A few years ago, we modified our spreader line in Plywood Plant 3 to receive sheets from a vacuum feed system. The changes were primarily made to produce billets for our new Mass Ply Panel facility, allowing for greater flexibility of sheet combinations for our certified Structural Composite Lumber (SCL) products which are the building blocks of Mass Ply. While we temporarily gained in the flexibility the system provided, production through the line was reduced significantly over a traditional spreader line.
We worked with Pre-Tec, a division of Willamette Valley company, to improve the production of the spreader line through simplification and automation. Since we were no longer using the spreader line to manufacture the complicated layups required by the Mass Ply plant, we were able to reduce the number of grades required for layup to three grades: the face, the back, and the center. With just these three grades we were able to design a system that replaced a complicated 6-bin vacuum feed system and shuttle with just two 5-axis robots, while cutting the footprint of the existing line in half.

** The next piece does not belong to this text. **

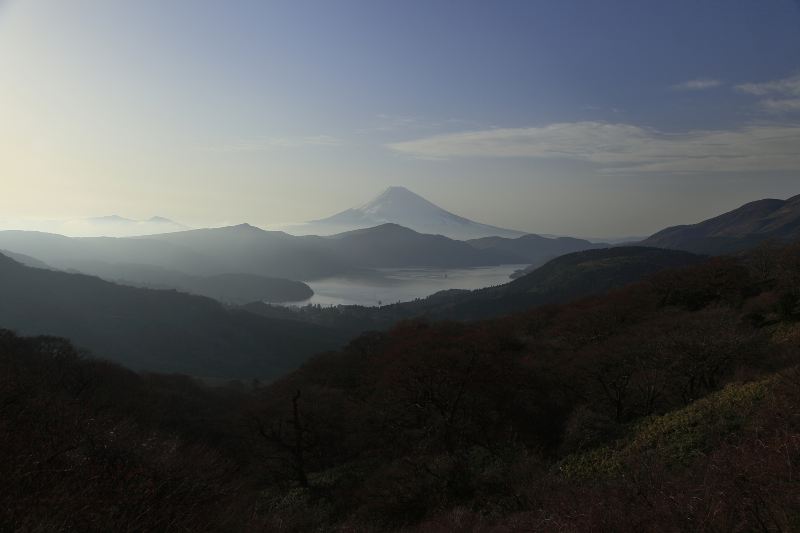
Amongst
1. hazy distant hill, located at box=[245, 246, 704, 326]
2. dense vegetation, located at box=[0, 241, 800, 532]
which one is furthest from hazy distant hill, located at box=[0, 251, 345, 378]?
dense vegetation, located at box=[0, 241, 800, 532]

The spreader line was installed in two weeks, including troubleshooting, and we saw immediate improvement in production. Compared to the old system, which admittedly had its issues, monthly shift averages are up 25%. A portion of the production was realized through fewer plug-ups and damaged sheets, which has improved the fall down on the line and therefore profitability. Fewer plug-ups means less intervention by operators, which increases job satisfaction.
All this said, we have not solved every problem with the line. Full-sheet wood quality is important for the robots to feed properly. Though the head design is forgiving, spits in the veneer can cause sheets to hang down and break off the head, disrupting the robots. If the top sheet becomes skewed, the robots will often pick up two sheets and that can plug-up the system.
Veneer’s “Core quality” is also extremely important. The cycle time of the robots can typically easily keep up with the core layers, so the wider the core, the higher the production numbers. If you were to feed horse blankets through the system, there is a good chance you would reach the speed limitations of the robots.
An important note on this project is that the robots were not specified to replace people. The robots were designed to simplify the process and replace inefficient equipment. In this regard, the project was a complete success.